Thursday, May 10, 2012

A response to a response -- honest libertarians

Following up on Joseph's follow up to this post, there's an important distinction I'd like to make with regard to this argument from the Cato Institute (as reported to Business Week):.


Some believe the Census Bureau does too much already. “They waste a share of their budget on studies that no one actually uses,” says Chris Edwards, an economist with the Cato Institute, who cites periodic surveys on such items as the total hog count in the U.S. to prove his point. “A lot of that could be done by the private sector.”
As I pointed out before, Edwards is basically saying (in reverse order) that:

1. the private sector could perform major functions of the Census (which is demonstrably wrong since, as I pointed out before, the private sector has tried to do this repeatedly without ever coming close to matching the quality of government data) ;

2. no one uses reliable data about American agriculture (which is too laughable to waste any time addressing).

What's interesting and depressing here is not just the bad arguments that Edwards made but the valid ones that he didn't (or at least that he didn't make forcefully enough to be quoted). To understand these other arguments, it's useful to think of a simple value function for evaluating government projects

V = Returns - Traditional Costs - Libertarian Costs

Traditional costs are what you normally think of for a project, direct expense, opportunity costs, negative impact on other economic activities. Libertarian costs are the losses of liberty that go with any action where the majority forces the rest of society to take collective action.

Most of us don't give a lot of thought to LC but it's not zero and libertarians are performing a valuable service when they bring it up.
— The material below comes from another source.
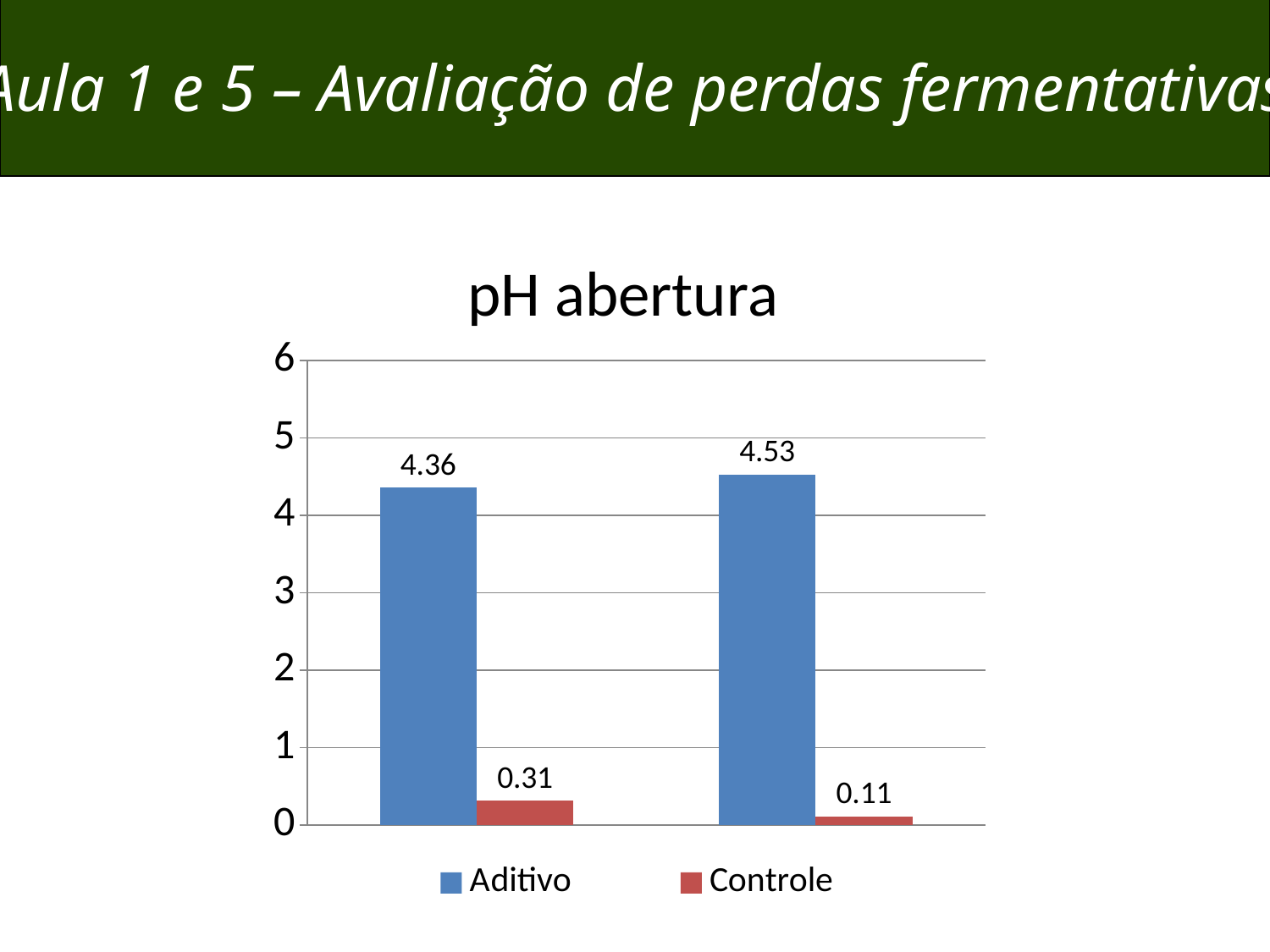
What is the value of the Controle bar in the right group? 0.11 What is the title of the chart? pH abertura Which series is shown in blue? Aditivo What is the difference between the Aditivo values in the right group and the left group? 0.17 What is the value of the Aditivo bar in the left group? 4.36 Which bar has the lowest value on the chart? Controle in the right group (0.11) Which bar has the highest value on the chart? Aditivo in the right group (4.53) What is the value of the Aditivo bar in the right group? 4.53 How many series does the legend list? 2 What is the value of the Controle bar in the left group? 0.31 Is the Controle value in the left group larger or smaller than the Controle value in the right group? larger What kind of chart is shown on the slide? bar chart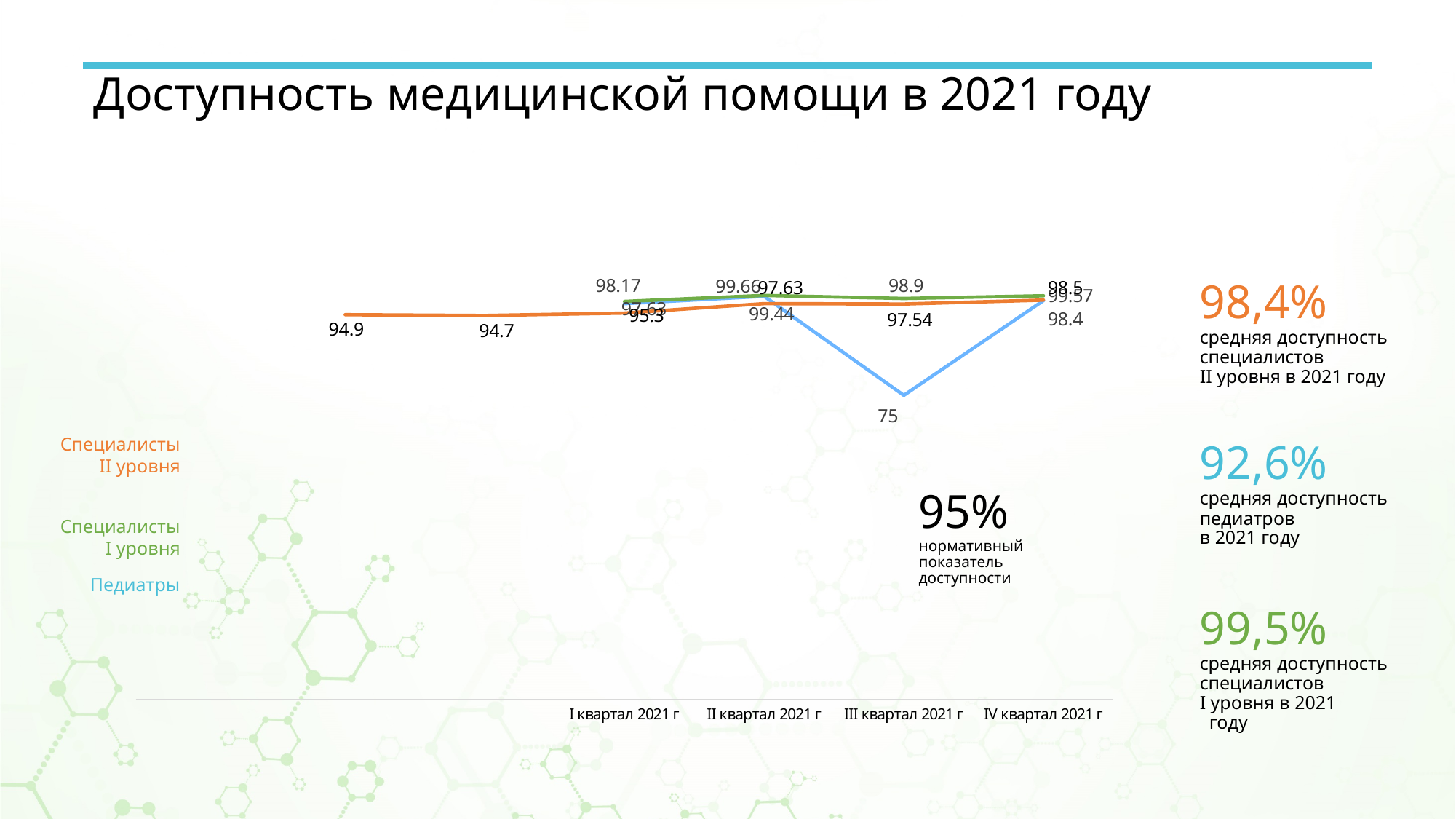
Which is larger in III квартал 2021 г: the value for Педиатры or the value for Специалисты I уровня? Специалисты I уровня In which quarter is the value for Педиатры lowest? III квартал 2021 г What normative accessibility indicator (нормативный показатель доступности) is marked by the dashed line on the chart? 95% What is the value for Педиатры in IV квартал 2021 г? 98.4 What is the value for Специалисты I уровня in II квартал 2021 г? 99.66 What is the value for Педиатры in III квартал 2021 г? 75 What is the value for Специалисты I уровня in III квартал 2021 г? 98.9 What is the difference between the Педиатры values in IV квартал 2021 г and III квартал 2021 г? 23.4 Is the value for Педиатры in III квартал 2021 г greater or less than 95? less How many quarters are labelled on the x axis of the chart? 4 How many series does the chart's legend list? 3 What kind of chart is shown on the slide? line chart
In this case Edwards could have made the following valid arguments:

We're financing the census by taxing people who in some cases object to it.

The census is an invasion of privacy by the government.

A relatively small group gets a disproportionate share of the benefits.

I don't happen to agree with those arguments but they are valid and it's worth noting that Edwards chose to use invalid ones instead. We've seen this sort of thing before -- libertarian groups like Cato pushing flawed reasoning rather than make the honest but difficult-to-argue libertarian case. It's a practice that undermines their credibility.

Or it would if anyone cared about credibility anymore.